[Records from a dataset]
<<<<

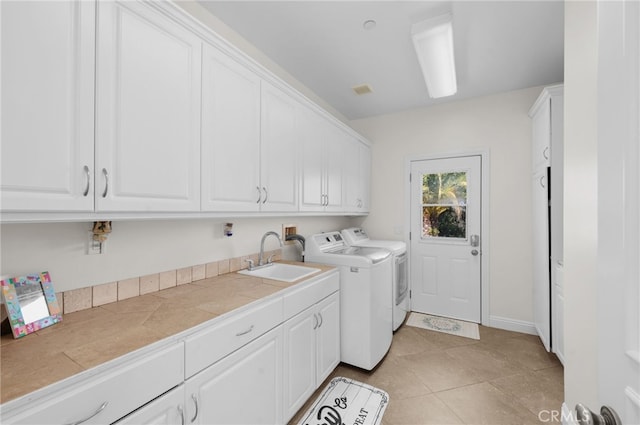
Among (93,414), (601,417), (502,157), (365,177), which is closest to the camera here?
(601,417)

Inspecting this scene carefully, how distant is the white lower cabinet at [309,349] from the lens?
5.45 feet

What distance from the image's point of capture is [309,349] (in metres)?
1.87

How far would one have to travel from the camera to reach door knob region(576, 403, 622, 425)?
49cm

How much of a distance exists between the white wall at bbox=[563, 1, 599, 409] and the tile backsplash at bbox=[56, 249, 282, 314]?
1.99 m

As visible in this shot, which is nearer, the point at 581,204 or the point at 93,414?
the point at 93,414

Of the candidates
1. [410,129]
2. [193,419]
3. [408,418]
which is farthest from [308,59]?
[408,418]

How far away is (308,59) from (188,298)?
221cm

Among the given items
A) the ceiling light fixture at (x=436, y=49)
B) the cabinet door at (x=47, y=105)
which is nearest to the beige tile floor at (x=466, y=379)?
the cabinet door at (x=47, y=105)

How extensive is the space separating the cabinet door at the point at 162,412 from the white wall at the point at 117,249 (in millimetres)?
705

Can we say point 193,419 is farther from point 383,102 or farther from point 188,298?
point 383,102

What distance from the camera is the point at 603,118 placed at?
1.75 feet

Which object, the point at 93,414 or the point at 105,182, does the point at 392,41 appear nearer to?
the point at 105,182

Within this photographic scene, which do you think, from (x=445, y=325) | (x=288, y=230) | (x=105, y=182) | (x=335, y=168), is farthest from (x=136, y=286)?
(x=445, y=325)

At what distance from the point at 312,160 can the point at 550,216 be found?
2.22m
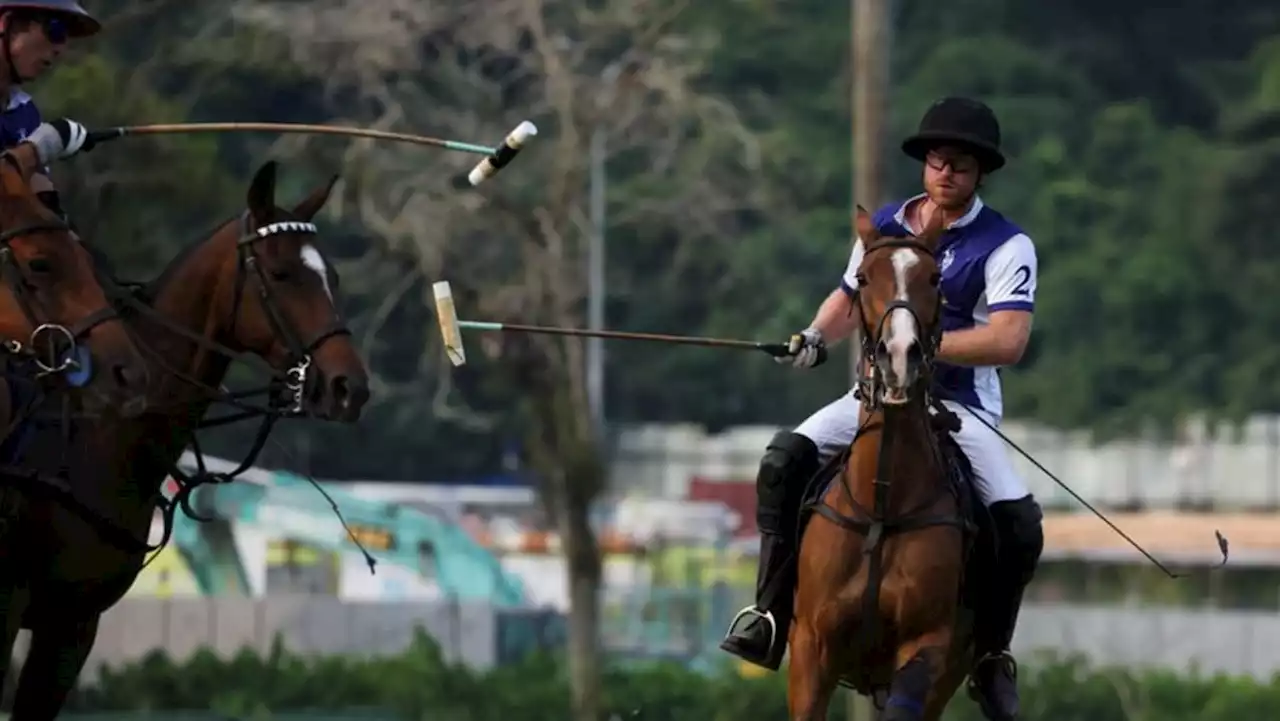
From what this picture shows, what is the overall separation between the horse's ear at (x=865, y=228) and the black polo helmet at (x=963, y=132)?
51 cm

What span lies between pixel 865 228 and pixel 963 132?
2.25ft

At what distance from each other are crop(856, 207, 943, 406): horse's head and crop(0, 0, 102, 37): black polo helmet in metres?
2.75

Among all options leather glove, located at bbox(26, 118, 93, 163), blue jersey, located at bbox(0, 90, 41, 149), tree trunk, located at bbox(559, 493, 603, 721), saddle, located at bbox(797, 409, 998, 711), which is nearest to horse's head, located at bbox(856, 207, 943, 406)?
saddle, located at bbox(797, 409, 998, 711)

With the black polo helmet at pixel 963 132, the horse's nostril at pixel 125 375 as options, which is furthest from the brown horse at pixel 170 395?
the black polo helmet at pixel 963 132

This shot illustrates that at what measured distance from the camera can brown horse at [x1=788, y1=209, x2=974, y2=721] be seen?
8.92m

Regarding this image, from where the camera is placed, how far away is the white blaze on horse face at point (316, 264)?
29.5 ft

>>>>

_Required task_
Reproduce all of the data above word for word. Leave out the pictures.

_Exercise answer_
Among (93,414), (601,417), (502,157), (365,177), which is closest to the camera here?
(601,417)

Inspecting this scene carefully, how distant is the white lower cabinet at [309,349] from the lens?
5.45 feet

What distance from the image's point of capture is [309,349] (in metres)?
1.87

How far would one have to travel from the camera to reach door knob region(576, 403, 622, 425)?
49cm

How much of a distance exists between the white wall at bbox=[563, 1, 599, 409] and the tile backsplash at bbox=[56, 249, 282, 314]?
1.99 m

As visible in this shot, which is nearer, the point at 581,204 or the point at 93,414?
the point at 93,414

Of the candidates
1. [410,129]
2. [193,419]
3. [408,418]
which is farthest from [308,59]?
[408,418]

How far away is (308,59) from (188,298)?
221cm

Among the given items
A) the ceiling light fixture at (x=436, y=49)
B) the cabinet door at (x=47, y=105)
which is nearest to the beige tile floor at (x=466, y=379)?
the cabinet door at (x=47, y=105)

How extensive is the space separating the cabinet door at the point at 162,412 from the white wall at the point at 117,249 (in millimetres)?
705

Can we say point 193,419 is farther from point 383,102 or farther from point 188,298?
point 383,102

What distance from the camera is the point at 603,118 placed at?
1.75 feet

Which object, the point at 93,414 or the point at 105,182, does the point at 392,41 appear nearer to?
the point at 105,182

Within this photographic scene, which do you think, from (x=445, y=325) | (x=288, y=230) | (x=105, y=182) | (x=335, y=168), is farthest from (x=136, y=286)?
(x=445, y=325)

At what distance from the point at 312,160 can the point at 550,216 be found?
2.22m
From what this picture shows, what is the overall separation between the horse's ear at (x=865, y=228) and the black polo helmet at (x=963, y=132)?
51 cm

What span lies between pixel 865 228 and pixel 963 132?
2.25ft

At what distance from each other are crop(856, 207, 943, 406): horse's head and crop(0, 0, 102, 37): black polo helmet in metres?
2.75

Among all options leather glove, located at bbox(26, 118, 93, 163), blue jersey, located at bbox(0, 90, 41, 149), tree trunk, located at bbox(559, 493, 603, 721), saddle, located at bbox(797, 409, 998, 711), which is nearest to horse's head, located at bbox(856, 207, 943, 406)?
saddle, located at bbox(797, 409, 998, 711)

With the black polo helmet at pixel 963 132, the horse's nostril at pixel 125 375 as options, which is furthest from the brown horse at pixel 170 395?
the black polo helmet at pixel 963 132

This shot illustrates that at what measured distance from the camera can brown horse at [x1=788, y1=209, x2=974, y2=721] be seen?
8.92m

Regarding this image, from where the camera is placed, how far away is the white blaze on horse face at point (316, 264)?
29.5 ft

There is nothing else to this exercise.